Job market: Help wanted
Cornell Chronicle— With millions of workers on the unemployment lines due to business reductions around the COVID-19 pandemic, there is much unknown about the current U.S. labor market and job availability through out the country. A new study that leverages big data on job-vacancy postings in recent months reveals several dimensions of the impact the pandemic is having on the U.S. job market and shows possible challenges to the scale and speed of a recovery.
“We find that firms have cut back on postings for high-skill jobs more than for low-skill jobs, with small firms nearly halting their new hiring altogether,” says Murillo Campello, the Lewis H. Durland Professor of Management at the Samuel Curtis Johnson Graduate School of Management, who authored the paper. “New-hiring cuts and worker downskilling are most pronounced in localities where employment is concentrated in the hands of a few firms, in low-income areas and in areas with greater income inequality.” According to Campello, the findings raise concerns around the future of job availability post-COVID, when overall economic conditions improve. “We show that the pandemic has its worst effects in places that already have the worst levels of economic inequality,” he said. “It is clearly going to make those differences more acute.”
Food: Chain reaction
WebMD— Looking back several months, there were real worries at the onset of the COVID-19 pandemic and stay-at-home orders around if there would be enough food available on store shelves. The food supply chain did weather the storm, but its flaws were highlighted, presenting many to look towards the future. “Our food supply chain is resilient in general, but in the short run, this pandemic demonstrated that it doesn’t respond to crisis as quickly as we need,” says Miguel Gomez, Robert G. Tobin Professor of Food Marketing at the Charles H. Dyson School of Applied Economics.

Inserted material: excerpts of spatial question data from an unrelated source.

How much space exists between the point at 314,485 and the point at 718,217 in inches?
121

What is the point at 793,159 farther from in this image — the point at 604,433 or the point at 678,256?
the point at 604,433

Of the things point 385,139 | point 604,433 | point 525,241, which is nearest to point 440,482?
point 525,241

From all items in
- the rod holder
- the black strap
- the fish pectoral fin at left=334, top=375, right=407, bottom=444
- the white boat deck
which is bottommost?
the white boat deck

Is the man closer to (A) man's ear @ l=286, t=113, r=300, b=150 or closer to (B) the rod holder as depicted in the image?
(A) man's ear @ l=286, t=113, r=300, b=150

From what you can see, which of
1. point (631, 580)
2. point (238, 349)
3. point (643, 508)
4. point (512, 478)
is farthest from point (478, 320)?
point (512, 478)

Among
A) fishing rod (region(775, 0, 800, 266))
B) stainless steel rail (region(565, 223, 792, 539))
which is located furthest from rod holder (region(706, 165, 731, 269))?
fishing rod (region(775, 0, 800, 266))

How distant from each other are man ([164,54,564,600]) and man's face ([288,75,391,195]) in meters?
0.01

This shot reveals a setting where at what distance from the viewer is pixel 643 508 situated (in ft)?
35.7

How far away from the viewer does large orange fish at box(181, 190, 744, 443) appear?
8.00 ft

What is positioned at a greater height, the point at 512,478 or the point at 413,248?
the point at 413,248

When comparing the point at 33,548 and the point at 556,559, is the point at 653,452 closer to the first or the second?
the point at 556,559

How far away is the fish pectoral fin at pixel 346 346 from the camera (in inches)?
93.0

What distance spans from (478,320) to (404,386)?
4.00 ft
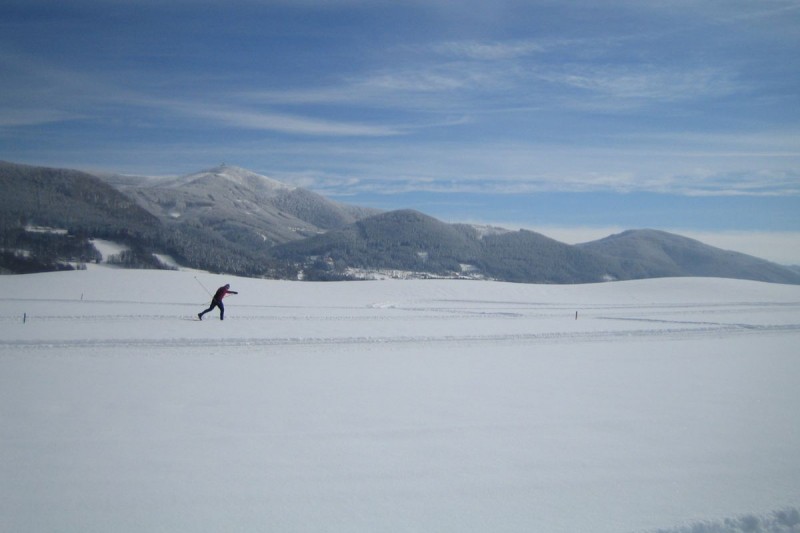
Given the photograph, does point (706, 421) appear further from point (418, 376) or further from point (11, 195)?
point (11, 195)

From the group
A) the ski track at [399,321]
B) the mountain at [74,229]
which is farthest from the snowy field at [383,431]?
the mountain at [74,229]

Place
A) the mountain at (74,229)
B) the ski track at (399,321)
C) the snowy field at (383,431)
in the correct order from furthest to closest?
the mountain at (74,229) → the ski track at (399,321) → the snowy field at (383,431)

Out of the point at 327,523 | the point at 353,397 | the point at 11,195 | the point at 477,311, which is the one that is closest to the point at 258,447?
the point at 327,523

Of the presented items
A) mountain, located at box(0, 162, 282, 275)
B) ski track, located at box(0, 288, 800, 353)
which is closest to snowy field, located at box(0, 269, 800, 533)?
ski track, located at box(0, 288, 800, 353)

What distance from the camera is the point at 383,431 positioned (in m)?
8.33

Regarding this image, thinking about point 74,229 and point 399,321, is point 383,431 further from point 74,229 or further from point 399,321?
point 74,229

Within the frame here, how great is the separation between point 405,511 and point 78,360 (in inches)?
416

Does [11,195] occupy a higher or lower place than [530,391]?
higher

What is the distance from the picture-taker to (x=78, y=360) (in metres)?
13.4

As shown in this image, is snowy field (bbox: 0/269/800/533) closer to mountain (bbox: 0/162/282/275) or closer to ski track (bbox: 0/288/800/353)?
ski track (bbox: 0/288/800/353)

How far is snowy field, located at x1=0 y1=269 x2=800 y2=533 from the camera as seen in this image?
229 inches

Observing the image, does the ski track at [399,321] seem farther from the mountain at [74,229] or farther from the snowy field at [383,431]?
the mountain at [74,229]

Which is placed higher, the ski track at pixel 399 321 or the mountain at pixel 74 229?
the mountain at pixel 74 229

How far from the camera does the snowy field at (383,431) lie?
5.82 metres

While experts are now not afraid stores will run out of food entirely, the shocks the pandemic caused supply chains have changed the food landscape. For example, higher prices and the variety of products available are a new reality. “What we’re seeing now is that the variety, the assortment of food in the grocery stores, is less,” Gomez says, pointing to further likely trends. “We are entering a recession. For many households, income is going to drop. If I were a farmer or a food manufacturer, I would be thinking that these people will shift from fancy specialty foods to more basic foods at lower prices. I think that’s going to be a trend that’s going to affect the supply chains. I think we’re going to see that very soon.”
Design: Soothing the soul
TODAY—With citizens across the United States becoming better acquainted with their homes during COVID-19 self-isolation protocols and work-from-home orders, experts say there are ways to leverage the home, specifically home design, to better your mental health. Senior Lecturer Stephani Robson, an expert on how the design of environments affect consumer intentions, satisfaction, and behavior, at the School of Hotel Administration, says we are wired from an evolutionary standpoint to use our environment to protect ourselves. Humans don’t have any physically natural weapons and we cannot outrun a wolf, she explains, so when we are “feeling stressed or insecure we like to pull into ourselves in our spaces.” It is in our nature, she said. In the home, this could mean anything from sliding a chair from one place in a room to another, rearranging bed placement in the bedroom, adding a bit of color to the walls, and brightening up a room with plants. Robson explains that this is due to a psychological attribute called ‘perceived control.’ When we don’t feel like we have control, such as during lock-down measures when leaving the house or having guests visit is forbidden, “that increases stress level,” which can come out as anger, frustration or boredom. “Reorganizing can provide a sense of control over the environment that you’re in,” she said.